When an application hangs, the application is probably in a long (possibly endless) loop. Windows keeps giving the application a short time to run and doesn't notice this (unless you want to interact with the application and it doesn't respond within a second). This is the first type of 'crash'.

In the second type, a real crash, some serious error occurred so that Windows cannot let the program continue. For example, the program attempts to write to a memory area that is reserved for some other program or Windows itself. The processor has a build-in mechanism which generates an interrupt (sort of event for the processor) when this happens. Windows is programmed to react on this interrupt, and because it has no way to fix the problem, it will treat the program as being 'crashed' and will terminate it immediately.

As mentioned, writing to the wrong memory address causes an (protection) interrupt by the processor automatically. Other things which may cause such an interrupt for an unrecoverable error are amongst others:

• Reading from an unallowed memory address
• Insufficient memory for this specific application (however, paging mostly removes this problem)
• Attempt to execute unexecutable memory (for example, data)
• Jumping to an invalid address (e.g. in the middle of a machine instruction)

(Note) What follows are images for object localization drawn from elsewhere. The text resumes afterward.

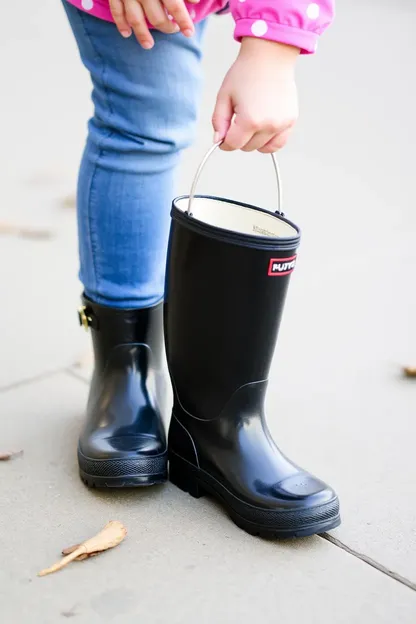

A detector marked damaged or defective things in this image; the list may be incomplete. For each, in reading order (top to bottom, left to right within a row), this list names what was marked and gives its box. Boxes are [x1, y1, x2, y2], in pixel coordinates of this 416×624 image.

crack in concrete [320, 532, 414, 592]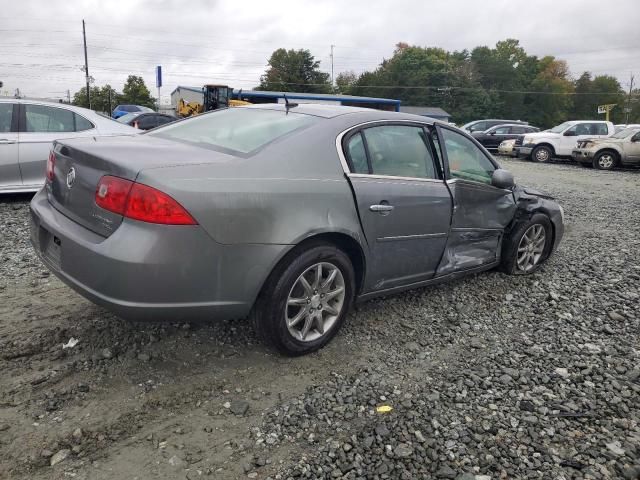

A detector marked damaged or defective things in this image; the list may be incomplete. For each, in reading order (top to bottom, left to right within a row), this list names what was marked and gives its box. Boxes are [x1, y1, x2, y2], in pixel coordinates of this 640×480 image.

damaged car door [344, 123, 450, 288]
damaged car door [432, 125, 516, 274]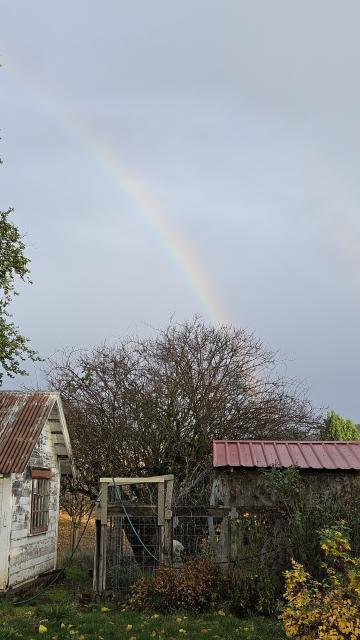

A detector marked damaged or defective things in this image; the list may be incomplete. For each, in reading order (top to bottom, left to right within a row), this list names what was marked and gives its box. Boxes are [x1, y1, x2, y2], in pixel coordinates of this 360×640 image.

rusty metal sheet [0, 390, 56, 476]
rusty roof [0, 390, 58, 476]
rusty roof [212, 440, 360, 470]
rusty metal sheet [214, 440, 360, 470]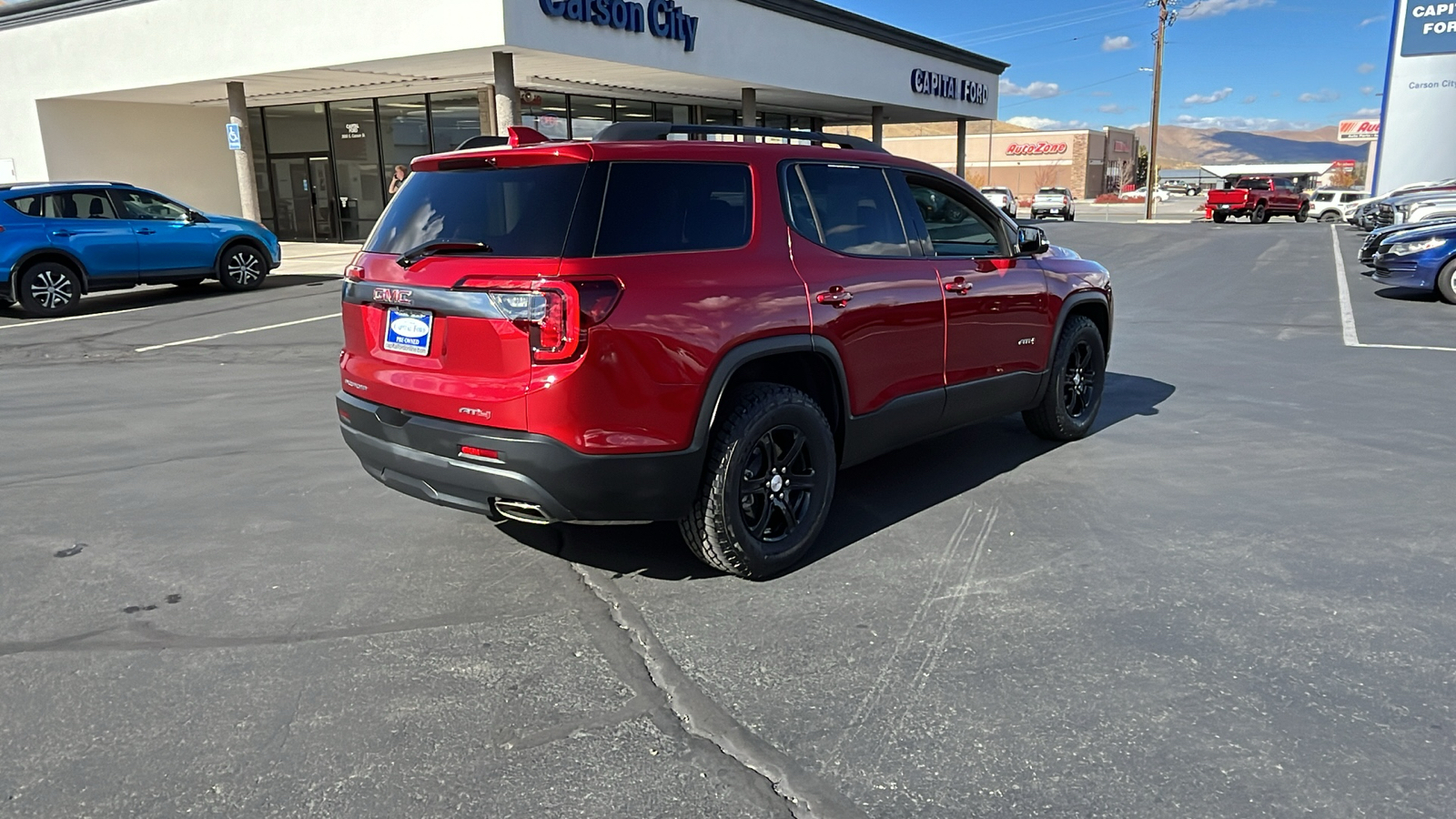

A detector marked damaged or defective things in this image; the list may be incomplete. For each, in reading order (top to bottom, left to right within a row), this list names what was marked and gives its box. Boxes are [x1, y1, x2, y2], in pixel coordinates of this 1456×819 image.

asphalt crack [568, 564, 866, 819]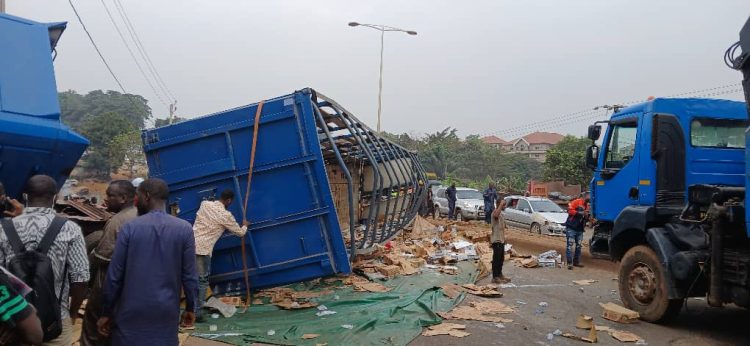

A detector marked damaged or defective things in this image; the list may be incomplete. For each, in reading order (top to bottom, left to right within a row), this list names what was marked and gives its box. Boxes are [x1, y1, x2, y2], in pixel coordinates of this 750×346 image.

overturned blue truck trailer [0, 13, 90, 200]
overturned blue truck trailer [142, 90, 428, 294]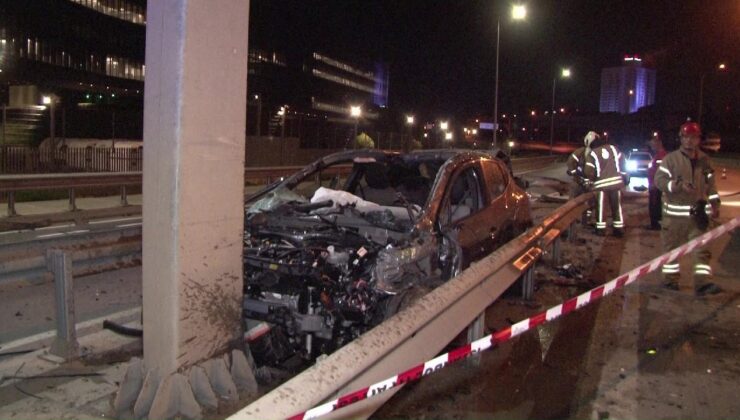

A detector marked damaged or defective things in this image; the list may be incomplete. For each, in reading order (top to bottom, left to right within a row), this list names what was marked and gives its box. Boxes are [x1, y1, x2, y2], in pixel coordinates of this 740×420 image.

wrecked car [244, 148, 532, 368]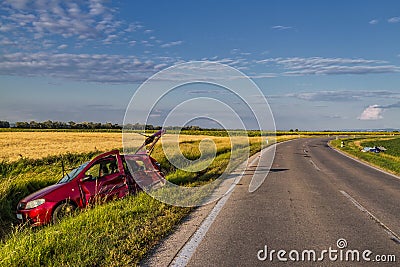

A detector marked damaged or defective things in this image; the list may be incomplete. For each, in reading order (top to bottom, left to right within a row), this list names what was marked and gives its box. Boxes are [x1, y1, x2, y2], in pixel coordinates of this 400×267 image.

red crashed car [16, 130, 166, 226]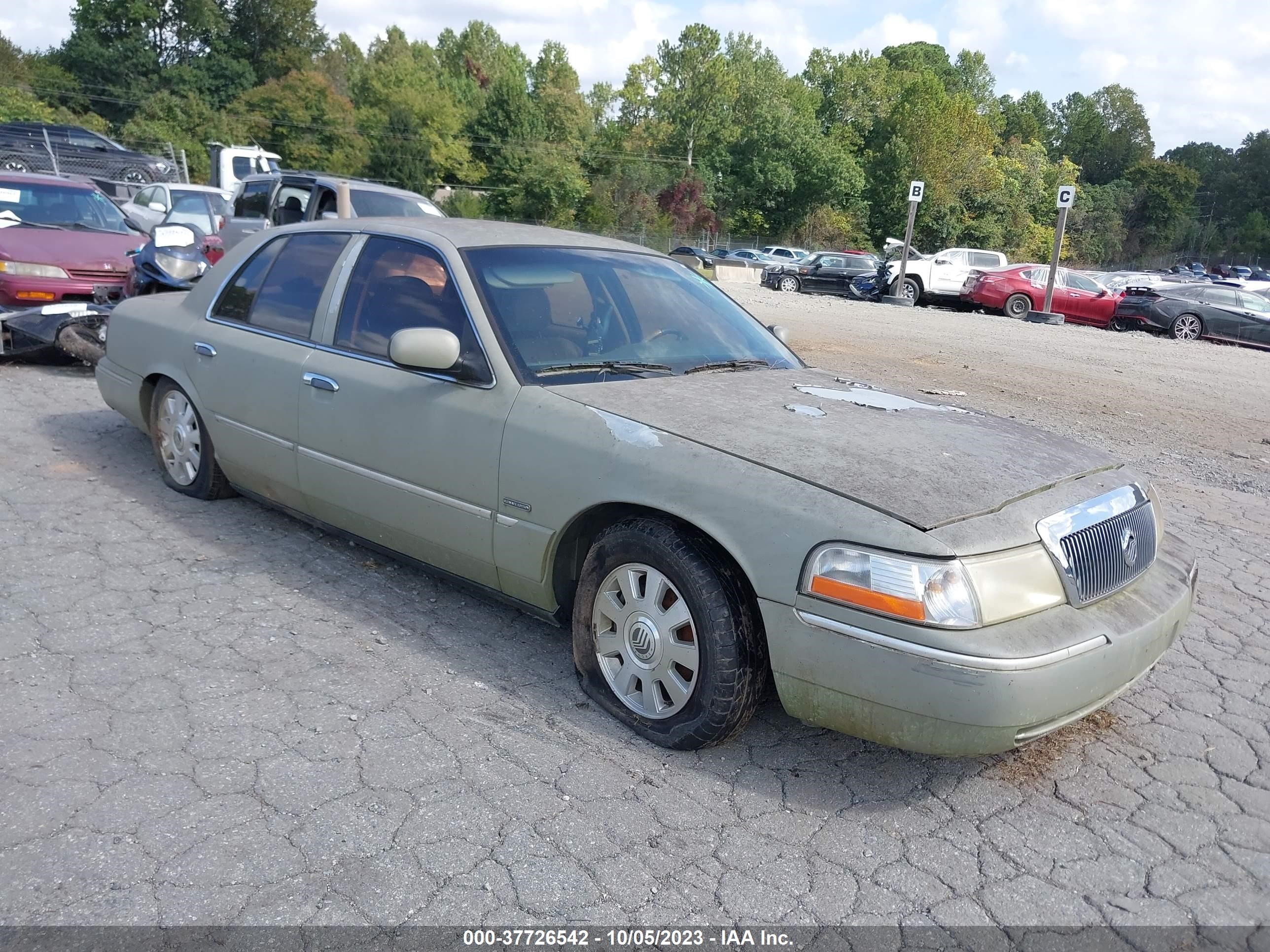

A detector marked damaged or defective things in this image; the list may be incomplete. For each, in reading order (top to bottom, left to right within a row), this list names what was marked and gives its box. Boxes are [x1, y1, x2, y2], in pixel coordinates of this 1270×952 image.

peeling paint [592, 408, 667, 449]
peeling paint [777, 404, 828, 416]
peeling paint [793, 386, 974, 416]
cracked asphalt [0, 302, 1262, 926]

Windows constructs special tables which are used by the Memory Management Unit (MMU) on the processor, which contains information about which areas of the memory the current process can access. For each process, this table is different. Obviously, because each process resides at a different location in memory, and it has to be able to access its own data and code.

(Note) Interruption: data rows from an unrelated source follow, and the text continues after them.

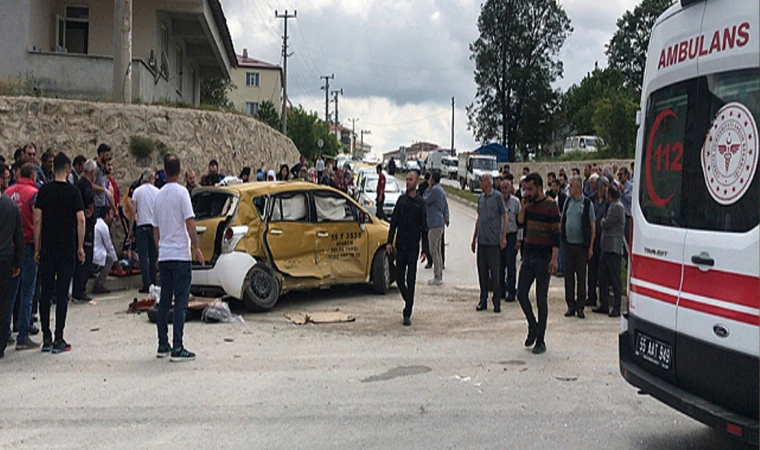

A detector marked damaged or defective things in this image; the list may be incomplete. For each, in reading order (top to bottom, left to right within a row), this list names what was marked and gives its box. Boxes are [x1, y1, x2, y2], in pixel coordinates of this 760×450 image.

damaged yellow taxi [189, 179, 394, 310]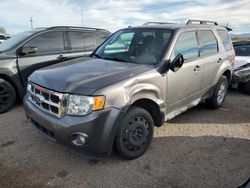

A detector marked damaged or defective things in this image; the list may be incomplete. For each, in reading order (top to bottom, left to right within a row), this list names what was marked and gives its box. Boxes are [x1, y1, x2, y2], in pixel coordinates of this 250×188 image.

damaged vehicle [23, 20, 234, 159]
damaged vehicle [231, 40, 250, 94]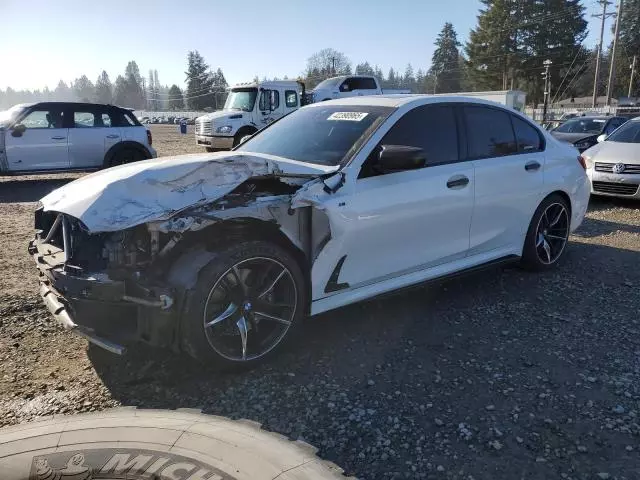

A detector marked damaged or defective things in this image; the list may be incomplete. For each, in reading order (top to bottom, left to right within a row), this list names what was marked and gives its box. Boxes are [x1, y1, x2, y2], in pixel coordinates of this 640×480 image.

crushed front end [28, 208, 178, 354]
crumpled hood [40, 151, 338, 232]
damaged white bmw [30, 95, 592, 370]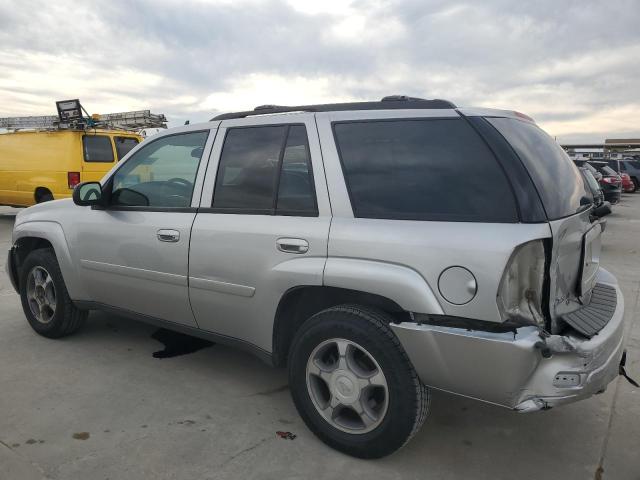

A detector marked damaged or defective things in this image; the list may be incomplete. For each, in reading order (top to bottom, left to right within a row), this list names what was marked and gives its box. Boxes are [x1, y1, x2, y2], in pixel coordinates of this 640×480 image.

cracked concrete [0, 198, 636, 476]
rear bumper damage [390, 268, 624, 410]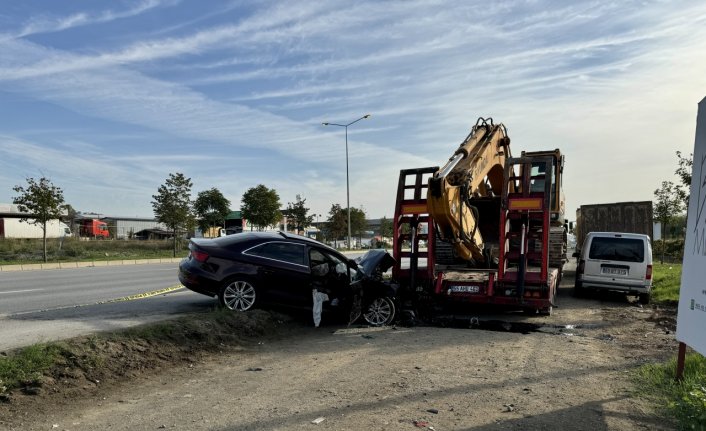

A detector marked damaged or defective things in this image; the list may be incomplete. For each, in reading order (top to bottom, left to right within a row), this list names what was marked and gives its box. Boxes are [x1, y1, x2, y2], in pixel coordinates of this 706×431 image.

damaged dark sedan [176, 233, 396, 328]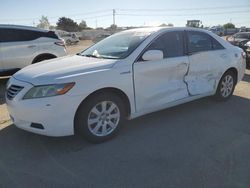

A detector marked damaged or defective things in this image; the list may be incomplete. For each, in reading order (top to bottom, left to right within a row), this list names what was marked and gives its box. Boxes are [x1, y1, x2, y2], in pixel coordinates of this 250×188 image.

damaged car door [134, 31, 188, 111]
damaged car door [185, 31, 226, 95]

So the OS using special access tables, combined with protection interrupts fired by the processor, are mainly the reason that a program doesn't take the whole operating system with it. Otherwise, timesharing allows the rest of the OS and programs to continue when a program is hanging.

Answer 5

In early windows, there was no real isolation between processes, and no real preemptive scheduling. Multiple processes had share the system resources in something known as 'cooperative multitasking'. So if one process stopped cooperating, even by accident, your whole system was toast.

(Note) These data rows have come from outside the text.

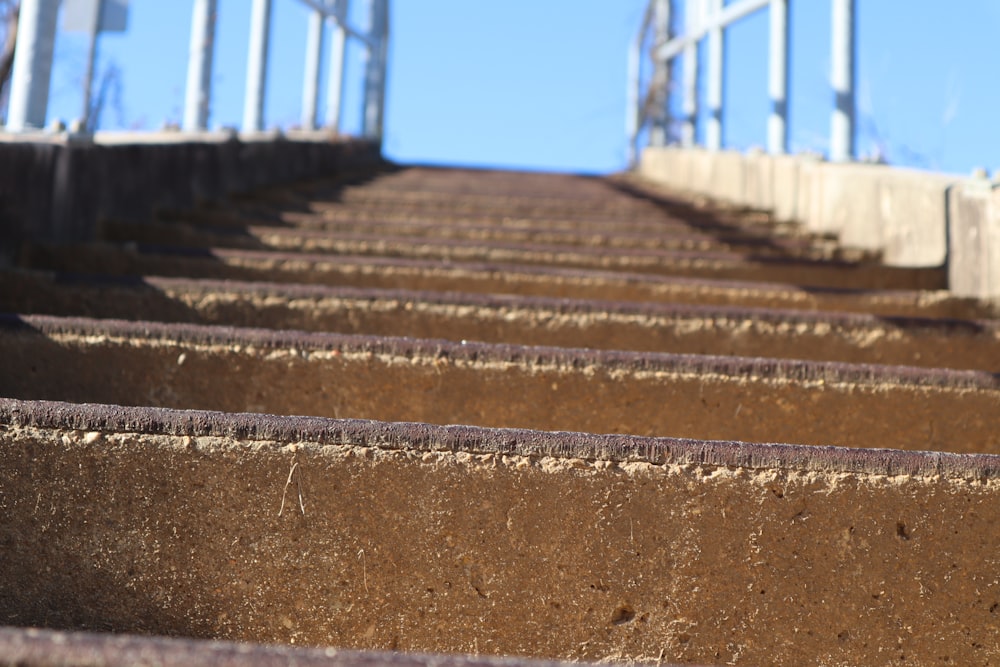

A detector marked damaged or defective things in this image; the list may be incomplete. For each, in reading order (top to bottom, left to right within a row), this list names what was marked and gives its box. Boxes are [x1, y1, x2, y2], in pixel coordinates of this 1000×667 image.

rusty metal edge [7, 312, 1000, 392]
rusty metal edge [1, 400, 1000, 482]
rusty metal edge [0, 628, 680, 667]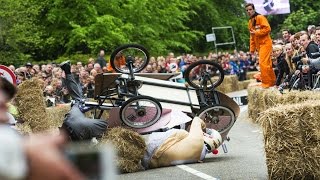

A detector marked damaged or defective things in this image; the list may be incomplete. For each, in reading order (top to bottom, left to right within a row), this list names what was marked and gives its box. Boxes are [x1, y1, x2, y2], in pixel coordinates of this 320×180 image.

crashed soapbox cart [84, 43, 239, 142]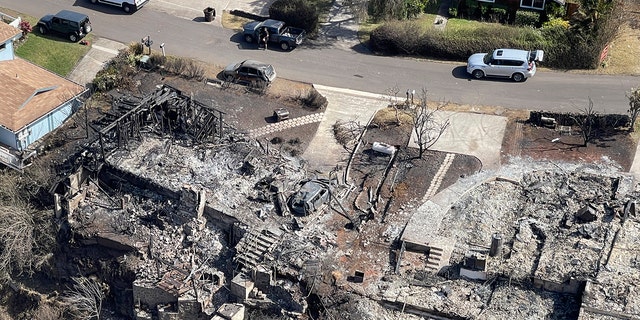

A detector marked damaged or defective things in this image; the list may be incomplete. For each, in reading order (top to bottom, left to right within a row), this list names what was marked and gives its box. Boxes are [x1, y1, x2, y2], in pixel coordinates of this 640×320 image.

fire damage [48, 83, 640, 320]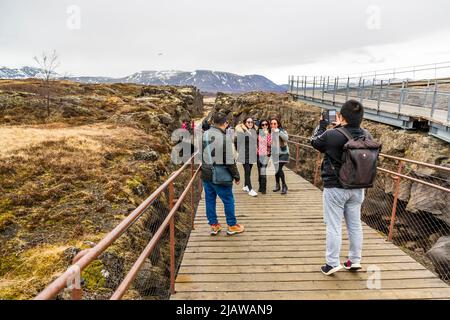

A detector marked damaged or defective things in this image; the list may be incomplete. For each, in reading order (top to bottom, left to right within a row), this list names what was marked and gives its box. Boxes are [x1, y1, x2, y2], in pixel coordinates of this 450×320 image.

rusty metal railing [34, 152, 202, 300]
rusty metal railing [286, 135, 450, 280]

Modern OS's, (and windows, since NT/2K anyway) isolate processes from one another by use of virtual memory, and control is periodically transferred from one process to the next by a hardware interrupt driven timing mechanism known as preemptive multitasking. If one process goes bonkers and gets into a tight loop, it's only a matter of time (milliseconds!) before the dud process is preempted, the OS gets control, and transfers it to the next process. If a process goes berserk and dereferences a bad pointer, it cannot corrupt another process's data because the memory management unit (MMU) has each process's virtual memory mapped to different areas of physical memory.

Now, detecting when a program is off the rails is another matter. Maybe you WANT to spin in a tight loop, is it up to the OS to decide that's a crash? So generally you don't see a program that's gone into a loop terminated, but you will see it load down the CPU. How much load depends on how details of the OS scheduler, but generally the system soldiers on. Bad pointers are easier to recognize, the null pointer being the most obvious one. Modern CPUs usually have segment descriptors that can be used to recognize when an illegal memory reference has been attempted, for example, using up all the stack space allotted to the process. The MMU will usually allow programs fairly liberal access to the address space, but if the OS designer so desires, the MMU can be configured to put certain virtual addresses off limits, and if a program tries to access one of these areas, an exception will result which will let the OS immediately seize control and deal with the offending process.